Texte
En additionnant les surcoûts matières des formules d’aliments et les surcoûts industriels induit par le passage au non-OGM, nous obtenons une évolution du prix de production des produits animaux (porc, poulet, pondeuse et vaches laitières) lié à leur alimentation.
Basé sur l’année 2017 et une prime du soja non-OGM de 80 €/T (6 valeurs de prime ont été étudié, 30-60-80-100-120 et 140), nous obtenons en moyenne, pour le PORC un surcoût sur le TPF de +0.08€/kg. Ce surcoût atteint +0.038 €/12 œufs en pondeuse. Concernant le lait, le surcoût est estimé à 6.9 € / 1000 L. Ces chiffres sont des moyennes annuelles et les surcoûts peuvent fortement augmenter ou diminuer selon les prix et les disponibilités des matières premières.
Des premiers résultats ont été présentés lors de la réunion du 19/10 et l’ensemble du rapport sera disponible très prochainement.
(plus d’info sur Coûts réels des filières non-OGM en nutrition animale et leurs incidences sur les produits animaux)
Quel est rôle de l’entreprise de la nutrition animale ?

Liste des données
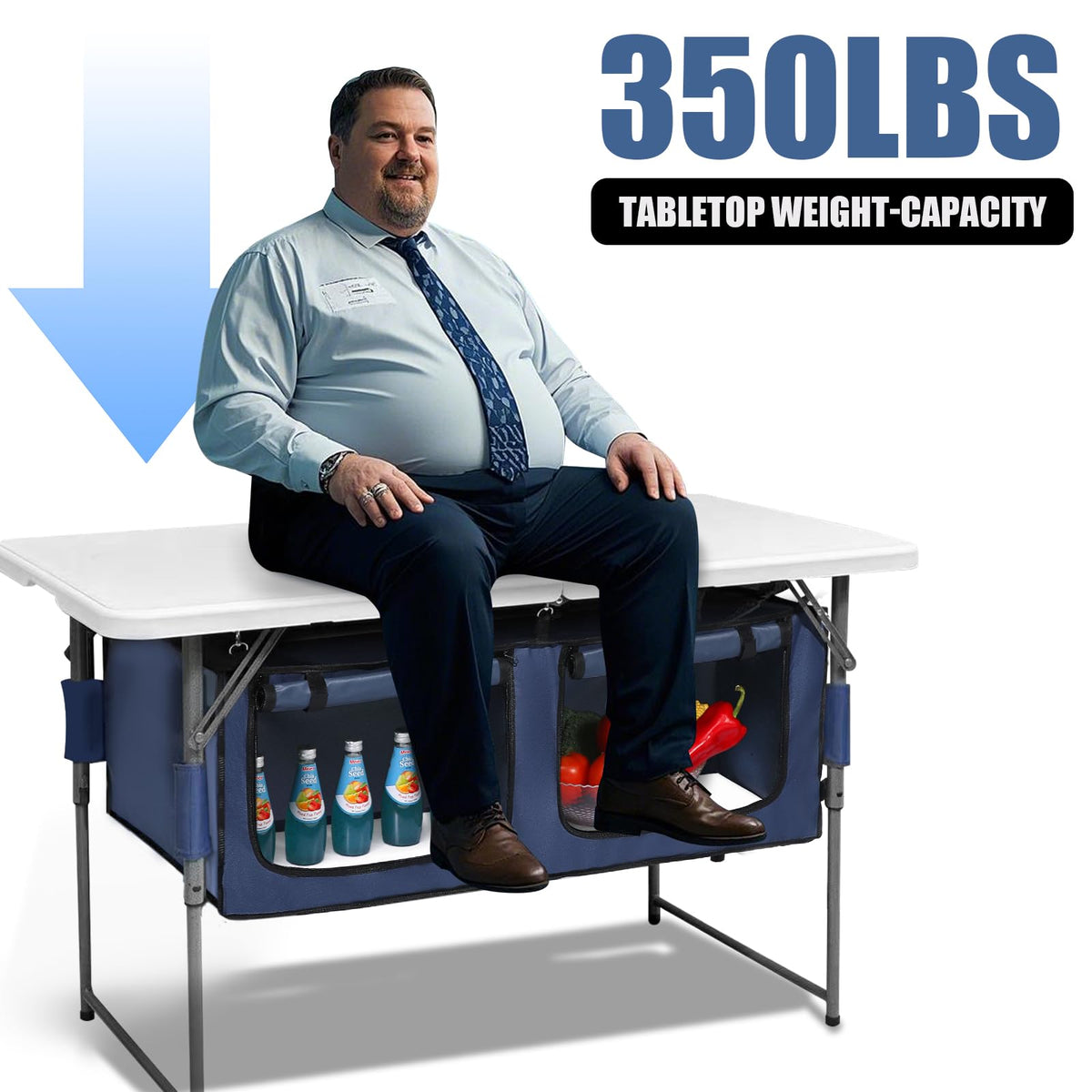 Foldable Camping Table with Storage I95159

---

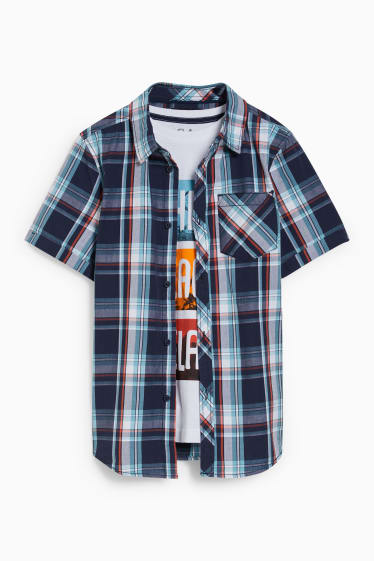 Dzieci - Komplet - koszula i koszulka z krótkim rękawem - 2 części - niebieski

Détails de l'exercice
Présentez sous forme de liste le paragraphe du texte sur le passage au non-OGM qui commence par « Basé sur l'année 2017 », sans perdre ses chiffres essentiels. Les lignes de données n'interviennent pas dans cet exercice.

Réponse attendue
- Base de calcul : année 2017 et prime du soja non-OGM de 80 €/T (six valeurs de prime étudiées : 30, 60, 80, 100, 120 et 140).
- Porc : surcoût moyen de +0.08 €/kg sur le TPF.
- Pondeuse : surcoût de +0.038 €/12 œufs.
- Lait : surcoût estimé à 6.9 €/1000 L.
- Ces chiffres sont des moyennes annuelles ; les surcoûts peuvent fortement augmenter ou diminuer selon les prix et les disponibilités des matières premières.